§ Task to complete: Repeat each of these records exactly.

§ Source data:

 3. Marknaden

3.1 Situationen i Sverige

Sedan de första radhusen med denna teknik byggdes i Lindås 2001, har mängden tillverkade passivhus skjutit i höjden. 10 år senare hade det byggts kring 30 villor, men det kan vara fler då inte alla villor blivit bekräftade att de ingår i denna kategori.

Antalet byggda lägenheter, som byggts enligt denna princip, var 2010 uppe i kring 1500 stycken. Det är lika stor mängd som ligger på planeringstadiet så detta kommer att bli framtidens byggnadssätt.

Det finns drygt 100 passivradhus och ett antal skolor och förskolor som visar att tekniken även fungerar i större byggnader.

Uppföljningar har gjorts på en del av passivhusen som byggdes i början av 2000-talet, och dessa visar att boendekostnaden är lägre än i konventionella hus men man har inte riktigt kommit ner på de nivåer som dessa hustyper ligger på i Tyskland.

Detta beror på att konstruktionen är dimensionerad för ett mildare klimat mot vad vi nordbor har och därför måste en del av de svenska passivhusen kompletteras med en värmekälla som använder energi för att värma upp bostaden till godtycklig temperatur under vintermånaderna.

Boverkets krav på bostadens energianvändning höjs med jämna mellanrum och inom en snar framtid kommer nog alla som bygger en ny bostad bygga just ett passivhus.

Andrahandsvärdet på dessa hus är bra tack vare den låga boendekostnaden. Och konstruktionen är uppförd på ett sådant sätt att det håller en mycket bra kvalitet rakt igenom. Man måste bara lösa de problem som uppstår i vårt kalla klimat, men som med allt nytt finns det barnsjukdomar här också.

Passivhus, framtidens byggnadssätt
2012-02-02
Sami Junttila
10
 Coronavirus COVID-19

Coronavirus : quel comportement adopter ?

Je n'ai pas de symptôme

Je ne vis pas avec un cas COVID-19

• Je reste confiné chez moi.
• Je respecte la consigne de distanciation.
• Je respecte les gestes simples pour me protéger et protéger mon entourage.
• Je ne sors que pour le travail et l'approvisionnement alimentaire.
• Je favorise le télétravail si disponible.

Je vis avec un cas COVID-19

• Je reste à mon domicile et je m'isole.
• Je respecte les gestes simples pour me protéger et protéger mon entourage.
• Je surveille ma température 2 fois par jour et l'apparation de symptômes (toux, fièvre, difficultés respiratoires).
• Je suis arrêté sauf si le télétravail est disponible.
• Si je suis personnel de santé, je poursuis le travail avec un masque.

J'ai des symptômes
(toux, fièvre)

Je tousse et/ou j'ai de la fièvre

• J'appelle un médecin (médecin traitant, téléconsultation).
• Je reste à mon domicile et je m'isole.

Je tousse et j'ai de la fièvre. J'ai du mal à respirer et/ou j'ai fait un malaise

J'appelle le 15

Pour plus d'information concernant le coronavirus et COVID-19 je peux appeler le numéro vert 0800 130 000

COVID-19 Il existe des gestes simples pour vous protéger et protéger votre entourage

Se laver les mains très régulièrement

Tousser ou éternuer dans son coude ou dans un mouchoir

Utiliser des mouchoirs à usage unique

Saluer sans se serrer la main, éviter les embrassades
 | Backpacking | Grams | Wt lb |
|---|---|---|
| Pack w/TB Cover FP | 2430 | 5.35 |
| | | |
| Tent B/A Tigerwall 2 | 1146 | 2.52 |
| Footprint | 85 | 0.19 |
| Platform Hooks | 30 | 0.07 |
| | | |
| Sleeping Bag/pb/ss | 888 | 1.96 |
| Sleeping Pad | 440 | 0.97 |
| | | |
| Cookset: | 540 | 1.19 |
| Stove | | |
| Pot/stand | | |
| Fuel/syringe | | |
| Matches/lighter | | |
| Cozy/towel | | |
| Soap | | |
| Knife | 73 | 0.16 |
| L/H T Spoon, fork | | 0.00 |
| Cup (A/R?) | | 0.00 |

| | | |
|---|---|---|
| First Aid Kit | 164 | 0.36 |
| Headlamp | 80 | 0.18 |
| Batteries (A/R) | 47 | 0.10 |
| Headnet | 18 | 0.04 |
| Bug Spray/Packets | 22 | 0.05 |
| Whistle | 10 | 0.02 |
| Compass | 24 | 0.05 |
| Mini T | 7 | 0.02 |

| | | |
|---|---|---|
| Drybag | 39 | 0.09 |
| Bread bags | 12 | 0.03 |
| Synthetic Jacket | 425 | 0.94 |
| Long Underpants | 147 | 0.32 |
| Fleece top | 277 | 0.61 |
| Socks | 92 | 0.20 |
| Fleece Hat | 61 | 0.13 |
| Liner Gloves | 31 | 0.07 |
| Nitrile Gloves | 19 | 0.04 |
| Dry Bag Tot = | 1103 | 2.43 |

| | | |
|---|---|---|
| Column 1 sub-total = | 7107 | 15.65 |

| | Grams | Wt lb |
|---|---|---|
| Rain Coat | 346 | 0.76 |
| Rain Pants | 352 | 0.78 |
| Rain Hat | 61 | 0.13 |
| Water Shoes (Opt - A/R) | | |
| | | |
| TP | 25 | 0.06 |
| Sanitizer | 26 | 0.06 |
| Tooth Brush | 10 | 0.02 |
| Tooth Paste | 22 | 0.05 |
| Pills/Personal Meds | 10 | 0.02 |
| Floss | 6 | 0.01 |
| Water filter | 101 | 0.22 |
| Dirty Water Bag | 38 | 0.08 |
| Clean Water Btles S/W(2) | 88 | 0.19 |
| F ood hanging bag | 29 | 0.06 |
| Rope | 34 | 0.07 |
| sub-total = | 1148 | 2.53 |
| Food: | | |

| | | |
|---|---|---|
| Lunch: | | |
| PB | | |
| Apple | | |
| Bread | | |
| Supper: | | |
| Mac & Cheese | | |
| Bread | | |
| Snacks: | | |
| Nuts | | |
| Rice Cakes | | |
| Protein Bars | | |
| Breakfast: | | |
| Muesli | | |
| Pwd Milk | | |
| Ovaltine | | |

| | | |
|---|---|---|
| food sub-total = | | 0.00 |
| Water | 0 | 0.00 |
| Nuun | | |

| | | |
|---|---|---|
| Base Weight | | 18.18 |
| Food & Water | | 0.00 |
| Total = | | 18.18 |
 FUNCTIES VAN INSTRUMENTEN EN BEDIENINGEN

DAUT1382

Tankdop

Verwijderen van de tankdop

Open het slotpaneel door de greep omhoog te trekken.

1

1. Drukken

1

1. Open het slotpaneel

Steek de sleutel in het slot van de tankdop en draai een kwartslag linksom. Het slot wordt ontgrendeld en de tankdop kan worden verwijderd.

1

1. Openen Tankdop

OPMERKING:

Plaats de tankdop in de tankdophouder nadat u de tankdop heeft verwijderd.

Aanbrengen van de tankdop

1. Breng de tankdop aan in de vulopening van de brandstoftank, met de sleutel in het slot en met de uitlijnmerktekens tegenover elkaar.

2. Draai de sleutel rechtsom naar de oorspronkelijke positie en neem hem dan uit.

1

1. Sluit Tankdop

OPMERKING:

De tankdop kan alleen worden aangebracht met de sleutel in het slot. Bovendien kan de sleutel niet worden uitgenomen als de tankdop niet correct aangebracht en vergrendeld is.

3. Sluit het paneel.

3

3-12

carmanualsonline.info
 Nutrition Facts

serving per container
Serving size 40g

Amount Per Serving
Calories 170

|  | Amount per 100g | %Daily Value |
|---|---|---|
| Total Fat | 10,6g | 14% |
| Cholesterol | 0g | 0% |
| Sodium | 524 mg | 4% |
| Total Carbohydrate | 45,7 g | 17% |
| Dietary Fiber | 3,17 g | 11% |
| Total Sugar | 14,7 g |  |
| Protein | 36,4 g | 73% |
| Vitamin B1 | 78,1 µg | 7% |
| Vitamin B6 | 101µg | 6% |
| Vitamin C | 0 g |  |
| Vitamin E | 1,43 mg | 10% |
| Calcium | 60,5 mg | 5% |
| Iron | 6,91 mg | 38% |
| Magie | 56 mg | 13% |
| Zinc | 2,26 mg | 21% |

§ Task answer:
 3. Marknaden

3.1 Situationen i Sverige

Sedan de första radhusen med denna teknik byggdes i Lindås 2001, har mängden tillverkade passivhus skjutit i höjden. 10 år senare hade det byggts kring 30 villor, men det kan vara fler då inte alla villor blivit bekräftade att de ingår i denna kategori.

Antalet byggda lägenheter, som byggts enligt denna princip, var 2010 uppe i kring 1500 stycken. Det är lika stor mängd som ligger på planeringstadiet så detta kommer att bli framtidens byggnadssätt.

Det finns drygt 100 passivradhus och ett antal skolor och förskolor som visar att tekniken även fungerar i större byggnader.

Uppföljningar har gjorts på en del av passivhusen som byggdes i början av 2000-talet, och dessa visar att boendekostnaden är lägre än i konventionella hus men man har inte riktigt kommit ner på de nivåer som dessa hustyper ligger på i Tyskland.

Detta beror på att konstruktionen är dimensionerad för ett mildare klimat mot vad vi nordbor har och därför måste en del av de svenska passivhusen kompletteras med en värmekälla som använder energi för att värma upp bostaden till godtycklig temperatur under vintermånaderna.

Boverkets krav på bostadens energianvändning höjs med jämna mellanrum och inom en snar framtid kommer nog alla som bygger en ny bostad bygga just ett passivhus.

Andrahandsvärdet på dessa hus är bra tack vare den låga boendekostnaden. Och konstruktionen är uppförd på ett sådant sätt att det håller en mycket bra kvalitet rakt igenom. Man måste bara lösa de problem som uppstår i vårt kalla klimat, men som med allt nytt finns det barnsjukdomar här också.

Passivhus, framtidens byggnadssätt
2012-02-02
Sami Junttila
10
 Coronavirus COVID-19

Coronavirus : quel comportement adopter ?

Je n'ai pas de symptôme

Je ne vis pas avec un cas COVID-19

• Je reste confiné chez moi.
• Je respecte la consigne de distanciation.
• Je respecte les gestes simples pour me protéger et protéger mon entourage.
• Je ne sors que pour le travail et l'approvisionnement alimentaire.
• Je favorise le télétravail si disponible.

Je vis avec un cas COVID-19

• Je reste à mon domicile et je m'isole.
• Je respecte les gestes simples pour me protéger et protéger mon entourage.
• Je surveille ma température 2 fois par jour et l'apparation de symptômes (toux, fièvre, difficultés respiratoires).
• Je suis arrêté sauf si le télétravail est disponible.
• Si je suis personnel de santé, je poursuis le travail avec un masque.

J'ai des symptômes
(toux, fièvre)

Je tousse et/ou j'ai de la fièvre

• J'appelle un médecin (médecin traitant, téléconsultation).
• Je reste à mon domicile et je m'isole.

Je tousse et j'ai de la fièvre. J'ai du mal à respirer et/ou j'ai fait un malaise

J'appelle le 15

Pour plus d'information concernant le coronavirus et COVID-19 je peux appeler le numéro vert 0800 130 000

COVID-19 Il existe des gestes simples pour vous protéger et protéger votre entourage

Se laver les mains très régulièrement

Tousser ou éternuer dans son coude ou dans un mouchoir

Utiliser des mouchoirs à usage unique

Saluer sans se serrer la main, éviter les embrassades
 | Backpacking | Grams | Wt lb |
|---|---|---|
| Pack w/TB Cover FP | 2430 | 5.35 |
| | | |
| Tent B/A Tigerwall 2 | 1146 | 2.52 |
| Footprint | 85 | 0.19 |
| Platform Hooks | 30 | 0.07 |
| | | |
| Sleeping Bag/pb/ss | 888 | 1.96 |
| Sleeping Pad | 440 | 0.97 |
| | | |
| Cookset: | 540 | 1.19 |
| Stove | | |
| Pot/stand | | |
| Fuel/syringe | | |
| Matches/lighter | | |
| Cozy/towel | | |
| Soap | | |
| Knife | 73 | 0.16 |
| L/H T Spoon, fork | | 0.00 |
| Cup (A/R?) | | 0.00 |

| | | |
|---|---|---|
| First Aid Kit | 164 | 0.36 |
| Headlamp | 80 | 0.18 |
| Batteries (A/R) | 47 | 0.10 |
| Headnet | 18 | 0.04 |
| Bug Spray/Packets | 22 | 0.05 |
| Whistle | 10 | 0.02 |
| Compass | 24 | 0.05 |
| Mini T | 7 | 0.02 |

| | | |
|---|---|---|
| Drybag | 39 | 0.09 |
| Bread bags | 12 | 0.03 |
| Synthetic Jacket | 425 | 0.94 |
| Long Underpants | 147 | 0.32 |
| Fleece top | 277 | 0.61 |
| Socks | 92 | 0.20 |
| Fleece Hat | 61 | 0.13 |
| Liner Gloves | 31 | 0.07 |
| Nitrile Gloves | 19 | 0.04 |
| Dry Bag Tot = | 1103 | 2.43 |

| | | |
|---|---|---|
| Column 1 sub-total = | 7107 | 15.65 |

| | Grams | Wt lb |
|---|---|---|
| Rain Coat | 346 | 0.76 |
| Rain Pants | 352 | 0.78 |
| Rain Hat | 61 | 0.13 |
| Water Shoes (Opt - A/R) | | |
| | | |
| TP | 25 | 0.06 |
| Sanitizer | 26 | 0.06 |
| Tooth Brush | 10 | 0.02 |
| Tooth Paste | 22 | 0.05 |
| Pills/Personal Meds | 10 | 0.02 |
| Floss | 6 | 0.01 |
| Water filter | 101 | 0.22 |
| Dirty Water Bag | 38 | 0.08 |
| Clean Water Btles S/W(2) | 88 | 0.19 |
| F ood hanging bag | 29 | 0.06 |
| Rope | 34 | 0.07 |
| sub-total = | 1148 | 2.53 |
| Food: | | |

| | | |
|---|---|---|
| Lunch: | | |
| PB | | |
| Apple | | |
| Bread | | |
| Supper: | | |
| Mac & Cheese | | |
| Bread | | |
| Snacks: | | |
| Nuts | | |
| Rice Cakes | | |
| Protein Bars | | |
| Breakfast: | | |
| Muesli | | |
| Pwd Milk | | |
| Ovaltine | | |

| | | |
|---|---|---|
| food sub-total = | | 0.00 |
| Water | 0 | 0.00 |
| Nuun | | |

| | | |
|---|---|---|
| Base Weight | | 18.18 |
| Food & Water | | 0.00 |
| Total = | | 18.18 |
 FUNCTIES VAN INSTRUMENTEN EN BEDIENINGEN

DAUT1382

Tankdop

Verwijderen van de tankdop

Open het slotpaneel door de greep omhoog te trekken.

1

1. Drukken

1

1. Open het slotpaneel

Steek de sleutel in het slot van de tankdop en draai een kwartslag linksom. Het slot wordt ontgrendeld en de tankdop kan worden verwijderd.

1

1. Openen Tankdop

OPMERKING:

Plaats de tankdop in de tankdophouder nadat u de tankdop heeft verwijderd.

Aanbrengen van de tankdop

1. Breng de tankdop aan in de vulopening van de brandstoftank, met de sleutel in het slot en met de uitlijnmerktekens tegenover elkaar.

2. Draai de sleutel rechtsom naar de oorspronkelijke positie en neem hem dan uit.

1

1. Sluit Tankdop

OPMERKING:

De tankdop kan alleen worden aangebracht met de sleutel in het slot. Bovendien kan de sleutel niet worden uitgenomen als de tankdop niet correct aangebracht en vergrendeld is.

3. Sluit het paneel.

3

3-12

carmanualsonline.info
 Nutrition Facts

serving per container
Serving size 40g

Amount Per Serving
Calories 170

|  | Amount per 100g | %Daily Value |
|---|---|---|
| Total Fat | 10,6g | 14% |
| Cholesterol | 0g | 0% |
| Sodium | 524 mg | 4% |
| Total Carbohydrate | 45,7 g | 17% |
| Dietary Fiber | 3,17 g | 11% |
| Total Sugar | 14,7 g |  |
| Protein | 36,4 g | 73% |
| Vitamin B1 | 78,1 µg | 7% |
| Vitamin B6 | 101µg | 6% |
| Vitamin C | 0 g |  |
| Vitamin E | 1,43 mg | 10% |
| Calcium | 60,5 mg | 5% |
| Iron | 6,91 mg | 38% |
| Magie | 56 mg | 13% |
| Zinc | 2,26 mg | 21% |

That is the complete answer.